It’s the end of the world as we know it (and I feel fine….)

The forces ripping global capitalism apart have made their way to our doorstep in more ways than one. Just check your superannuation balance. And no doubt by now you’ve heard the news that the University has taken a severe hit in its recurrent budget, due to a steep decline in investment returns. These funds were fueling the infrastructure build currently underway on campus and allowing us to do so without having to borrow on the open market. Now they’ve dried up, as they have for just about every other institution out there aside from Sydney real estate agents. The University has decided  that it is better to focus on reducing our expenditure now and over the next three years,  rather than just hoping things will get better, or (for now) halting the infrastructure build (given our desperate needs in this area). And so a 6% ‘savings’ target has been imposed on Faculties for each year 2009-2001, along with a 9% target for the centre. What this means practically is being worked out as I write and will be discussed with Chairs at the next SEC meeting. I’ll let you know what the implications are very soon for 2009 and beyond.  We need to try and find a way of making these savings without undermining our success, which has been significant in recent years and put us in a much better situation to manage these difficult times than otherwise might be. Some will come from managing how we roll out the recent positions we’ve advertised or are in the process of filling, and being prudent about future positions. Other savings will have to come from trimming our travel and research support budgets (alas), as well as continuing to manage our part-time teaching budgets extremely carefully. I think the biggest challenge will be trying to manage the workload implications of all of this. We can’t allow our workloads to balloon and thus undermine our research capacity and morale, but nor can we simply hope it all goes away. So we’ll need to look hard at our curricula planning for 2010-11 in particular, and that will mean thinking very hard about what is sustainable and what is not. Once again, I’ll be talking to chairs and as many of you as I can about this over the next few days and weeks. Meanwhile,  I’d be happy to hear from any of you about ideas or general comments about how best to address these challenges. It won’t be easy, but I am confident we’ll not only survive but prosper in the future. We’ve certainly got the talent and ability to do so in all of you.

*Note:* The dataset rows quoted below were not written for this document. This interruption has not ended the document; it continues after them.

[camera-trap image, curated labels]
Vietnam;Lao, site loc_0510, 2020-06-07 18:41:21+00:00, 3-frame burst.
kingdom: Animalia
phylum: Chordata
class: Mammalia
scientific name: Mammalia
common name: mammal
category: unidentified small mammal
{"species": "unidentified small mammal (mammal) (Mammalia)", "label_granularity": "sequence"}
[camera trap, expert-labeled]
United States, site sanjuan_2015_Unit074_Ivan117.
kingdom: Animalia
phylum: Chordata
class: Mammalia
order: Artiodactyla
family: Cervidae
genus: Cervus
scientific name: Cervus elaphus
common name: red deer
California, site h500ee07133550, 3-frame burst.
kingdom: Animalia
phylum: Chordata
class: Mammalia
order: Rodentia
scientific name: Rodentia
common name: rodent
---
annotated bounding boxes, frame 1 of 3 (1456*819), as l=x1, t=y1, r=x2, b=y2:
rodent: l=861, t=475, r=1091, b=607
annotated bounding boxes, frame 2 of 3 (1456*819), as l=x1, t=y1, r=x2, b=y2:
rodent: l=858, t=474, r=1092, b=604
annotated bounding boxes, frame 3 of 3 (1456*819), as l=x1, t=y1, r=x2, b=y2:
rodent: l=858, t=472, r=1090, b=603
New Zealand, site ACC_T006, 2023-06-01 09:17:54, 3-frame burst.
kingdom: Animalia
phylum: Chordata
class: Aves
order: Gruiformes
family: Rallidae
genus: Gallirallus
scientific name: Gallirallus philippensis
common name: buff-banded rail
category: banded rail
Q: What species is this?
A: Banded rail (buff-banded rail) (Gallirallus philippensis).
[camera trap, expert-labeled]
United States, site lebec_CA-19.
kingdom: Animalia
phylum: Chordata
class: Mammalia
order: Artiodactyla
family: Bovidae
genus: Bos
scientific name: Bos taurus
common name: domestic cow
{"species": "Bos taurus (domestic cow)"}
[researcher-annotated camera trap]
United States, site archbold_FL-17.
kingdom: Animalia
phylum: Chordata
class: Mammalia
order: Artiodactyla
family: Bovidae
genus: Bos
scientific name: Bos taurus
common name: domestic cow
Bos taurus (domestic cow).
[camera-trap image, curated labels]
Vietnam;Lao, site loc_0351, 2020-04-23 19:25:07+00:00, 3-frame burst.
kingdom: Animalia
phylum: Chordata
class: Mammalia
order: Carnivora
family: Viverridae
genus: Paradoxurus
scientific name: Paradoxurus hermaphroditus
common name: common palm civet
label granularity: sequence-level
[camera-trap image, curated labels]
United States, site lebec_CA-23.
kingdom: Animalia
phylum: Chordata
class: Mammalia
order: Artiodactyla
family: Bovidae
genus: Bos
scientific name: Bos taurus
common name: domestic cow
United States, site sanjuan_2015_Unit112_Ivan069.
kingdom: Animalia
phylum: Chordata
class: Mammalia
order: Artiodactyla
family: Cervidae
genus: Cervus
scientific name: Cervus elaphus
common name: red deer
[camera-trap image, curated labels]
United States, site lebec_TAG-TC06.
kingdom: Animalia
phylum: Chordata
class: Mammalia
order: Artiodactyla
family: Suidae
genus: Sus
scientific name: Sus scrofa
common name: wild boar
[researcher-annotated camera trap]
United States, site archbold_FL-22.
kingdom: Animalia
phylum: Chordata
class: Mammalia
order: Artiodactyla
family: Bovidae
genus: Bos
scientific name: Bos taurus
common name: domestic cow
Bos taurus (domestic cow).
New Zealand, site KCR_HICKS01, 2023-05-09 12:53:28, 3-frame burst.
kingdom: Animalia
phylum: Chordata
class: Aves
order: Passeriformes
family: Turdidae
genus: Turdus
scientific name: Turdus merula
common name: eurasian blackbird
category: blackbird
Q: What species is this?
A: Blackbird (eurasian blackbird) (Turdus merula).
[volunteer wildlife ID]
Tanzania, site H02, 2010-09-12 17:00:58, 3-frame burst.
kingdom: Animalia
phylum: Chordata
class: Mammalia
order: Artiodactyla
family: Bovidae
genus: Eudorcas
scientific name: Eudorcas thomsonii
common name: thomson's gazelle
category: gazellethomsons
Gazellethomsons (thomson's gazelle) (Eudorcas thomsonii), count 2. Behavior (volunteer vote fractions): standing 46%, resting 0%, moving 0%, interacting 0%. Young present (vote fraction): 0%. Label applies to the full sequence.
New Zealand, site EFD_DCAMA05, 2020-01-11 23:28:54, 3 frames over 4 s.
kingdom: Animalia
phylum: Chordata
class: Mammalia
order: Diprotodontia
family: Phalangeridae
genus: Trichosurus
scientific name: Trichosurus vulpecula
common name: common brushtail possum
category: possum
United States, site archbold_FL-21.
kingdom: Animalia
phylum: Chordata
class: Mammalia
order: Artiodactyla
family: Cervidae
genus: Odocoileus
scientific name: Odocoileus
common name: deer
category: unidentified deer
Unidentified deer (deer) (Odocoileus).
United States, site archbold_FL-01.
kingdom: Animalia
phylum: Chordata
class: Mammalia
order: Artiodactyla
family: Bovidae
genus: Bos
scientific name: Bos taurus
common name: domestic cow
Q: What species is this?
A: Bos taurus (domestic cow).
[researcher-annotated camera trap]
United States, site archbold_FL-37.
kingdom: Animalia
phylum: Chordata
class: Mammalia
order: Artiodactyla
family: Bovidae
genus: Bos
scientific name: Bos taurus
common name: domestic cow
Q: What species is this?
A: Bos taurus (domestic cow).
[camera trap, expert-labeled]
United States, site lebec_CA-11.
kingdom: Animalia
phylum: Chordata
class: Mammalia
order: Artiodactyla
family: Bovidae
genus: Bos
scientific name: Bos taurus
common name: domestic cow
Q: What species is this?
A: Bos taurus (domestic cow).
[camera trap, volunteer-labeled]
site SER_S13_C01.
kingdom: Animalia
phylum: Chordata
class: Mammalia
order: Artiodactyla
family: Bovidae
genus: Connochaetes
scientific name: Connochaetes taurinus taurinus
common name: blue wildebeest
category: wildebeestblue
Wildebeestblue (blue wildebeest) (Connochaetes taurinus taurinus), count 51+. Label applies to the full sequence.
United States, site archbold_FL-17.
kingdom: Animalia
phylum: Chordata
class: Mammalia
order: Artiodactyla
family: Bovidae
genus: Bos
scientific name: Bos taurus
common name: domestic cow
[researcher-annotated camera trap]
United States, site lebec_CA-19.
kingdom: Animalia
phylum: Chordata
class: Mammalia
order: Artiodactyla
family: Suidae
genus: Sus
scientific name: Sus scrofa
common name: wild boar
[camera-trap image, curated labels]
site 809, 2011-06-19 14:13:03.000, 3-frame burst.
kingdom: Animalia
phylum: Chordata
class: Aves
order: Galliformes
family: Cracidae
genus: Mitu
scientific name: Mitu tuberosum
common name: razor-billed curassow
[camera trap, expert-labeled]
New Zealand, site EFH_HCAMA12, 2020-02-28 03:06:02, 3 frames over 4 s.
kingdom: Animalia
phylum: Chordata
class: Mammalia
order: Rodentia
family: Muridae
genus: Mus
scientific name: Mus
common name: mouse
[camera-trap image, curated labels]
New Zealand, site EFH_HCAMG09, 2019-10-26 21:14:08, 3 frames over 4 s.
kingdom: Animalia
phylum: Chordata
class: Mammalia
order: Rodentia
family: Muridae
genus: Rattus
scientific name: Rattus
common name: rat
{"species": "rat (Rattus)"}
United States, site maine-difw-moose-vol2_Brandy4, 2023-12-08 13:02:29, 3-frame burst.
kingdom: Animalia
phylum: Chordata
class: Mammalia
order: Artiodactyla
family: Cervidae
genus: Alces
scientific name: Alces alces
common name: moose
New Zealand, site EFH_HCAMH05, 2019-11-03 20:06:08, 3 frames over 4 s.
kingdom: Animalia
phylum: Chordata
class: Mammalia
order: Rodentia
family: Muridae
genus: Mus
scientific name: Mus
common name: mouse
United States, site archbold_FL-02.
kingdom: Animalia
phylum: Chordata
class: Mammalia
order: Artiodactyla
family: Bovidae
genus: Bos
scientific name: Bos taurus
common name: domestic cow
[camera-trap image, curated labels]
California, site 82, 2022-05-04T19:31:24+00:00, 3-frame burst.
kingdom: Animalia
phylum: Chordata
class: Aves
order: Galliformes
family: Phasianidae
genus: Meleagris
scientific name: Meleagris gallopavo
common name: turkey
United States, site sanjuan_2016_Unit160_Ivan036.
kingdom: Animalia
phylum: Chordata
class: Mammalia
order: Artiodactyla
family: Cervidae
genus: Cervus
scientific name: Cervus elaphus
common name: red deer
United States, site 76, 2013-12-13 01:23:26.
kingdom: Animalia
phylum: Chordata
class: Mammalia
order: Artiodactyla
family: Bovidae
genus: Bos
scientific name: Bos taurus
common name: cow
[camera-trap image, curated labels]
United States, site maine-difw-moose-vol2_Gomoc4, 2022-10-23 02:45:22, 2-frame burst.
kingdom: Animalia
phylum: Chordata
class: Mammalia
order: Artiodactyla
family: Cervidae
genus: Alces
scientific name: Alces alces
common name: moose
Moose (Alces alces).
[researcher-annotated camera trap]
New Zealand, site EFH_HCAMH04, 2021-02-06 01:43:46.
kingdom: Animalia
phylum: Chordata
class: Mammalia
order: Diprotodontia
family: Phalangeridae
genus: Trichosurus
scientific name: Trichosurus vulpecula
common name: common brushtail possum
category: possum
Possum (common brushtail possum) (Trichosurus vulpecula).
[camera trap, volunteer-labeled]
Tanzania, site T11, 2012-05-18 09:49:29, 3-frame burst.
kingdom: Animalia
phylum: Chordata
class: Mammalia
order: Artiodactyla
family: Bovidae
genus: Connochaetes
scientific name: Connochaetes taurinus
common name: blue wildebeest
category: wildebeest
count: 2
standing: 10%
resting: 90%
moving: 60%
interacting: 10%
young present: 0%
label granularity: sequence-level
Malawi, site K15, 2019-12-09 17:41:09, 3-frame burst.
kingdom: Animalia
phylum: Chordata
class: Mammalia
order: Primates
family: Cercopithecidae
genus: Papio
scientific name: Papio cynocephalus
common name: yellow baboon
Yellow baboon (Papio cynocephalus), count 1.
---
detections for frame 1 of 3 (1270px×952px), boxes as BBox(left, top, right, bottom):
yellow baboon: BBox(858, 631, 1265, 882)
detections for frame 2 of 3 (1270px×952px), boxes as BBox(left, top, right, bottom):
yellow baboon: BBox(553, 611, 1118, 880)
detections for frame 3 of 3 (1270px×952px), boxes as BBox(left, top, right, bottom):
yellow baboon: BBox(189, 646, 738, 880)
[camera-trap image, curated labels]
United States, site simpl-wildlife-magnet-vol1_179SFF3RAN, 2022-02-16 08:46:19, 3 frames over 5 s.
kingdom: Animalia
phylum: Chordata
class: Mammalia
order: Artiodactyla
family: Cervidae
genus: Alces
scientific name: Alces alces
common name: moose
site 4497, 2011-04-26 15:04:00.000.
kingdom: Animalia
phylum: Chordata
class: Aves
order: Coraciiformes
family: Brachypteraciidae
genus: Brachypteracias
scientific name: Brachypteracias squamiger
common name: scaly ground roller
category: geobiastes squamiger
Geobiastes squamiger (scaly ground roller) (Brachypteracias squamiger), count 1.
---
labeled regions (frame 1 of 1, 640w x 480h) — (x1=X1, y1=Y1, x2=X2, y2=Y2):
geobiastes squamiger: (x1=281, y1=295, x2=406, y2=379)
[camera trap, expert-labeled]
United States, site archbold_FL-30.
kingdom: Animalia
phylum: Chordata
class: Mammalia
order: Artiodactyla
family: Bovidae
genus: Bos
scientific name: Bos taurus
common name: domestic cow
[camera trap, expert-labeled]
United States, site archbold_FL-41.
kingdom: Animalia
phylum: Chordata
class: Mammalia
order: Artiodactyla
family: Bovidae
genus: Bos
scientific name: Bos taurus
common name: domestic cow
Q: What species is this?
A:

Enough doom and gloom. There is still much to celebrate.  My warmest congratulations to Andrew Fitzmaurice (History) and John Grumley (Philosophy) for their success in being promoted to Level D. This is a major achievement and recognition of their outstanding work over the past few years. Congratulations also to Dirk Moses (History), has won the H-Soz-u-Kult Prize in modern history for his German Intellectuals and the Nazi Past, (CUP, 2007).  This is an extraordinarily prestigious award, voted by Germanhistorians, and books considered for the award cover all fields of modern history, so his book has been selected as the single best book in history published in 2007.  (see  And finally, many congratulations to Robert Aldrich (History) who as just been elected as Fellow of the  Australian Academy of Social Sciences, a richly deserved honour.

I am off to China for a few days to talk about multiculturalism and freedom, which should be interesting (!!), in addition to spruiking the wonders of the Faculty of Arts and the importance of the humanities and social sciences for a world in flux….. Glenda Sluga has kindly agreed to hold down the fort in my absence. See you soon.